Saturday, October 15, 2022

Serbia September 2022

Sitting next to us on the flight to Serbia was a gentleman who lives in Belgrade. Being late when we landed and not having any accommodations planned, he offered to take us to a hotel and make sure we got a nice room. 

Of course, we took Alek up on his offer. He took us to the Zepter Hotel in the city center of Belgrade. This unique boutique hotel was perfect. Each room had a unique design, ours was a large city apartment.
Our plan for the next day was to rent a car and drive the hour to Novi Sad, the second-largest city in Serbia. Alek refused to let us do that and insisted on taking us on a personal tour of Novi Sad. He asked us to be ready by ten the next morning.
Alek first took us to a small monastery about halfway between Belgrade and Novi Sad. This monastery has a huge historical significance to the Serbian people, but after traveling for 36 hours I did not absorb all of what Alek was telling us, and I would not do justice trying to explain what I think I learned.
From the monastery, we stopped by a small village called Sremski Karlovic. This small village hosts the first public school in Serbia, built in the 1700s. The school still operates today.
This area is well known for its wine-making. We took a quick tour of a local winery.
The last stop before reaching Novi Sad was the Fortress, built on the south bank of the Danube River. The location gives a huge strategic advantage as the Danube is narrow. This allows control of shipping from Europe to the Baltic Sea.
The Fortress is known for the drunken clock. There are two reasons the clock is called the drunken clock. The hands are reversed, the minute hand is the shorthand and the hour hand in the long hand. The second reason is the mechanics of the clock are metal. When the temperature is extremely hot or cold, the clock will randomly get off time. Thus, the drunken clock.
Now it was off to Novi Sad. Only 100 kilometers from Belgrade, it has an entirely different feel.

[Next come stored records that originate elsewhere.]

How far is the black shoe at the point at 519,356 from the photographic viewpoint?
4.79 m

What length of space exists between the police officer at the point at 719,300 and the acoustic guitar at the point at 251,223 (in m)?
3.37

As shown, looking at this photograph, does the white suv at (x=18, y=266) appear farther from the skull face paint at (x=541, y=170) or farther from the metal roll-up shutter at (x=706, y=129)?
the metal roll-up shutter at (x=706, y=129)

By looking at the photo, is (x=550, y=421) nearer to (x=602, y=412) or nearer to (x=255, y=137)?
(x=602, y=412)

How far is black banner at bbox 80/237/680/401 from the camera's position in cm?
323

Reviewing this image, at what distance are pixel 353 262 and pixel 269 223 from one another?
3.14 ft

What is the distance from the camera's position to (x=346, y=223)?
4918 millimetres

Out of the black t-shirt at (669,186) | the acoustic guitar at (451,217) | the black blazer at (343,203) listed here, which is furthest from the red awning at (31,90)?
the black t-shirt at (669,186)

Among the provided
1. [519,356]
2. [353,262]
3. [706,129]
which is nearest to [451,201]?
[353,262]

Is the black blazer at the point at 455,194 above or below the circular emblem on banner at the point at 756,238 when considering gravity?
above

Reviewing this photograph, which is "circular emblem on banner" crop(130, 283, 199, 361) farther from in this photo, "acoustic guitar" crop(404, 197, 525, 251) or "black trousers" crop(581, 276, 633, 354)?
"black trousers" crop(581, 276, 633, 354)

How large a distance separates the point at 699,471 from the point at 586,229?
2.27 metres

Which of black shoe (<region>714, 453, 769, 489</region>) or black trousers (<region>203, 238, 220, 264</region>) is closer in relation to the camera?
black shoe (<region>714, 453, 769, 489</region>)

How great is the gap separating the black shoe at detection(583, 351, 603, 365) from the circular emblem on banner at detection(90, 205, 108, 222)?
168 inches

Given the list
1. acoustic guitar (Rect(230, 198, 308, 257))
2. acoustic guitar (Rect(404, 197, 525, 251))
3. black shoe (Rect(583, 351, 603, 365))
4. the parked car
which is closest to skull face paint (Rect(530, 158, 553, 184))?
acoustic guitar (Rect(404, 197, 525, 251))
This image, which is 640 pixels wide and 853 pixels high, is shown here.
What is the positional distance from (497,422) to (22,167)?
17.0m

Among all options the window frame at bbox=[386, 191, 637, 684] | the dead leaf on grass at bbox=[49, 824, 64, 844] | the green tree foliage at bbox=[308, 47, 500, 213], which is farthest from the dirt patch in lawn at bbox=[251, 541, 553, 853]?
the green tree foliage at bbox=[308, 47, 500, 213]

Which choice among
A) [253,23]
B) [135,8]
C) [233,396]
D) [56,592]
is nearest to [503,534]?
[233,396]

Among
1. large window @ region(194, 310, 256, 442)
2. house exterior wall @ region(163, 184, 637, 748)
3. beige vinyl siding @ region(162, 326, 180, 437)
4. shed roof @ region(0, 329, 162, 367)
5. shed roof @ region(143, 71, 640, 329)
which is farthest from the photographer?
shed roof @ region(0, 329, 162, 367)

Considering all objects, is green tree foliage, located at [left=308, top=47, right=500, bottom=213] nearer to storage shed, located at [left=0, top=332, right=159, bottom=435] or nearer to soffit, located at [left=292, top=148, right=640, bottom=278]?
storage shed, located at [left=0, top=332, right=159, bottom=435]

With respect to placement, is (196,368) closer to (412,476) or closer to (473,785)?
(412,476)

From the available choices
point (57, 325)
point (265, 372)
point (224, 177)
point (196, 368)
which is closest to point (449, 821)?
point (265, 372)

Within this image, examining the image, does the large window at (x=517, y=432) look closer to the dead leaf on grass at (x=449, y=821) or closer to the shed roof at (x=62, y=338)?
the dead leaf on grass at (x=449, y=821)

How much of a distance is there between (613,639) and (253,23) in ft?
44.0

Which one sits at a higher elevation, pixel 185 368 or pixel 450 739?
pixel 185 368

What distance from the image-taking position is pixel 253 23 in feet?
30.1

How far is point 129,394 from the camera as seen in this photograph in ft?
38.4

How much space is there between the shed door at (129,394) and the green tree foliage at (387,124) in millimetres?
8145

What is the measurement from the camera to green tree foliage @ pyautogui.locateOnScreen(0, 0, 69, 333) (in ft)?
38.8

After a nice lunch, Alek offers to buy me ice cream. I am getting the feeling Alek is my brother from a different mother.
Our first stop after the ice cream was the synagogue in Novi Sad. During World War Two this synagogue was used by the Nazis as a staging area to hold the Serbian Jewish people before shipping them off to the death camps.
After visiting the synagogue, we walked back to the main square, which at one end is dominated by the Cathedral. At the other end is the government building.
Novi Sad was worth the visit to see the difference between Novi Sad and Belgrade.

On our way back, Alek dropped us at a bike shop to pick up some bikes for the tour scheduled for the next day.

We said our goodbyes and thanked Alek for a great day.

Today is our second full day in Serbia and our last. We will spend the day in Belgrade.
We hired a guide and rented bikes. This was big screw-up. Our guide, Toby also gives nightlife tours. The nightlife tour is a tour where you visit seven clubs from midnight until 4:00AM. At each club, you do a shot, drink, or beer. To say the least, our guide was a bit hung-over. Lesson learned, do not hire a guide for an early morning bike tour that also gives nightlife tours.
We made the best of it, after about ten kilometers, we got Toby a drink (the hair of the dog) and sent him home. We continued on our own. Riding to Ada. Ada is a man made lake/island along the Sava River. They say the beach resembles the French Rivera… NOT!!!

We took a quick dip in the lake and then explored the island. It is an oasis in Belgrade, giving the citizens a place to swim and enjoy other sporting activities. Away from the hustle and bustle of the city, They even have a golf course.

Once back in Belgrade, we returned the bikes, had lunch, and met our new guide for a walking tour of the City Center.
Luckily our guide for the walking tour was not hung over. Here are the highlights of what we saw.

Republic square 
Knez Mihajlova street
Bohemian quarter
Green Market
Silicon Valley
Kalemegdan park
Belgrade Fortress
Oldest Kafana
Oldest Orthodox Church

Unlike Novi Sad, Belgrade has an eclectic collection of buildings. The architecture is influenced by who controlled the area at the time the particular building was built.
One interesting observation is no one mentions the Bosnian-Serbia war. If ask, they refer to “The Conflict” and then change the subject.
Yesterday we learned Alek was a soldier in the Serbian Army during “The Conflict”.

It was a long day, but we saw a lot. Tomorrow mid-afternoon, we leave for Romania.
Today before heading to the airport, we walked the mile to Sava Church. Sava Church is the largest Orthodox Church in the world. Able to hold over 10,000 people.